━━━ TASK INPUT ━━━

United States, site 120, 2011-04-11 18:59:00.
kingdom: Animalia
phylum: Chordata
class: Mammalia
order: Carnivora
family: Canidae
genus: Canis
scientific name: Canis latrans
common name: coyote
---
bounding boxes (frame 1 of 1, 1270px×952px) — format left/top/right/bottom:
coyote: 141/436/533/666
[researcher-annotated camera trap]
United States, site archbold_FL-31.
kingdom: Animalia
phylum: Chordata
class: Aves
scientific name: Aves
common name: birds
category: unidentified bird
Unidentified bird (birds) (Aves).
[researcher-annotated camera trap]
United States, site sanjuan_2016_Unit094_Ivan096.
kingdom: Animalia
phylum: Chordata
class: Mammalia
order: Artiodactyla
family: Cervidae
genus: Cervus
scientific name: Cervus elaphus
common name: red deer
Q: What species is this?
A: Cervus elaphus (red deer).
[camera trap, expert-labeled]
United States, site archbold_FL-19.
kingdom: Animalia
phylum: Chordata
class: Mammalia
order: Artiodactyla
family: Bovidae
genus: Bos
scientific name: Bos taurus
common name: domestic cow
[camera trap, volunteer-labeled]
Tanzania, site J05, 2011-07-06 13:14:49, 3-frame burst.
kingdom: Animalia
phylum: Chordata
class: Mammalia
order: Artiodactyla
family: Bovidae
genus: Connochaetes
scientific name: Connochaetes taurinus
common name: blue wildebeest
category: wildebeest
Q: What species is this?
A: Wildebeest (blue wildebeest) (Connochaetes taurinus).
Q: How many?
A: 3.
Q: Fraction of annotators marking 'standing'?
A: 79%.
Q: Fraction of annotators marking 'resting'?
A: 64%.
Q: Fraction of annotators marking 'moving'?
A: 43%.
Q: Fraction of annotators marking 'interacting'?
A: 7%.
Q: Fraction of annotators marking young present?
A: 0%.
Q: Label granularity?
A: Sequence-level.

━━━

• **YOUR ASSIGNMENT**
Filter the material for the word "trap" and copy each matching line.

• **TASK RESULT**
[researcher-annotated camera trap]
[researcher-annotated camera trap]
[camera trap, expert-labeled]
[camera trap, volunteer-labeled]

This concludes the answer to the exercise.